The CalPERS Effect Is Weakening

August 17, 2005 (PLANSPONSOR.com) - The California Public Employees Retirement System's (CalPERS') plan to focus its attention on "laggard" stocks is producing smaller returns for the fund than it once did.

According to the Sacramento Bee, a Wilshire Associates study found the fund’s Focus List of investments has seen a gain of only 15.3% in stock value over a five-year period which is a huge drop from its five-year gain of 54% reported in 1995.

Annually, CalPERS creates a Focus List of investments made up of stock from companies with poor earnings, sagging stock price, and weak governance practices such as excessive executive pay, the newspaper reports.   Stock prices for these companies usually increase from 1% to 40% over a number of years after being placed on the list, a result know as the CalPERS effect.

Counter Points

But some scholars disagree, saying many targeted companies would have rebounded without CalPERS’ involvement.   “The overwhelming evidence indicates … there’s no measurable positive impact from traditional shareholder activism,” said Jonathan Karpoff, a finance professor at the University of Washington who has studied the CalPERS effect, told the Sacramento Bee. “They don’t appear to have a lot of benefit.”   Karpoff said past Wilshire reports and other similar studies have had benchmarking flaws, making it difficult to compare performance of the target companies with other underperformers.

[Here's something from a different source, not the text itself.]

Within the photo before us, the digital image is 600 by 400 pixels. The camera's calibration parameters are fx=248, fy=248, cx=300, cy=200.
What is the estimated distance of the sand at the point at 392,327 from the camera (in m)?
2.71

The Bee notes that the CalPERS focus list 2005 gain was skewed by large run-ups by “a very few select companies.” In fact, 61% of companies were underperforming after five years, according to the report.

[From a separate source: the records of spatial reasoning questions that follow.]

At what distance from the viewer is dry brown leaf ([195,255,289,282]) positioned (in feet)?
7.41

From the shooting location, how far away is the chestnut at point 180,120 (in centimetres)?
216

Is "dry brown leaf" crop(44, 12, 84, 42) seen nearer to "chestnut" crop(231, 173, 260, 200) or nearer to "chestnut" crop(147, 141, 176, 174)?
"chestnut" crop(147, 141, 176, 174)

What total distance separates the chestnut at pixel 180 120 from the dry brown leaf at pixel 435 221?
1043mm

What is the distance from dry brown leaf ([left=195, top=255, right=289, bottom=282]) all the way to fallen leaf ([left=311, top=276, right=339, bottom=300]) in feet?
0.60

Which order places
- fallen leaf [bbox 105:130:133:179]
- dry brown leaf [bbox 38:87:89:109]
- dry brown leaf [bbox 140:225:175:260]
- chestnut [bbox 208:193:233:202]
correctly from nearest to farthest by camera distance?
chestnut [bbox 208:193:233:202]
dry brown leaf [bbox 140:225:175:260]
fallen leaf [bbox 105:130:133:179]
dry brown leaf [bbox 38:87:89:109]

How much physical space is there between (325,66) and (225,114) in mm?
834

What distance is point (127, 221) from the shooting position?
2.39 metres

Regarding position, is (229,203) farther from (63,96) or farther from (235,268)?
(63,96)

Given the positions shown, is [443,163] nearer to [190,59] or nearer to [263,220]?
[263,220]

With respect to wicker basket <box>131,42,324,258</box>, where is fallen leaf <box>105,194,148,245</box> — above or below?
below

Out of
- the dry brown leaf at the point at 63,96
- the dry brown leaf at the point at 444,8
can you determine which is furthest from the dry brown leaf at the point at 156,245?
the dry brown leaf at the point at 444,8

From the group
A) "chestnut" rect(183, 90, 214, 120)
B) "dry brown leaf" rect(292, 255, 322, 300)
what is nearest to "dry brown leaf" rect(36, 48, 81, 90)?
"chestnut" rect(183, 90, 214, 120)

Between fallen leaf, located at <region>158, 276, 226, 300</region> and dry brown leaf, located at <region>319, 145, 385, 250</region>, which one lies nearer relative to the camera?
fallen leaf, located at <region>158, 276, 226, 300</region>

Wilshire believes the CalPERS effect could be weakening because CalPERS was less aggressive with its governance campaign in the late ’90s, and the bear market drove investors to more blue chip-type stocks, the Sacramento Bee reports.   But, CalPERS trustees still support the program, believing it is an effective tool for the investment portfolio.

CalPERS Effects

CalPERS’ website notes that a Wilshire Associates study examined the performance of 113 companies targeted by CalPERS between 1987 to 2003. Results indicated that while the stock of these companies trailed the Standard & Poor’s 500 Index by 97.7% in the 5-year period before CalPERS acted, the same stocks outperformed the index by 8.1% in the following five years.

Furthermore, a study performed by CalPERS CIO Mark Anson, Ted White, Portfolio Manager, and Ho Ho, Quantitative Equity Portfolio Manager found that CalPERS Focus List has added shareholder wealth to targeted corporations.   CalPERS claims that inclusion in the list is associated with an additional return to shareholders of about 12% on average over the three months after release of the List, and that the period 95-184 days after publication is associated with additional cumulative excess return of 5.37%.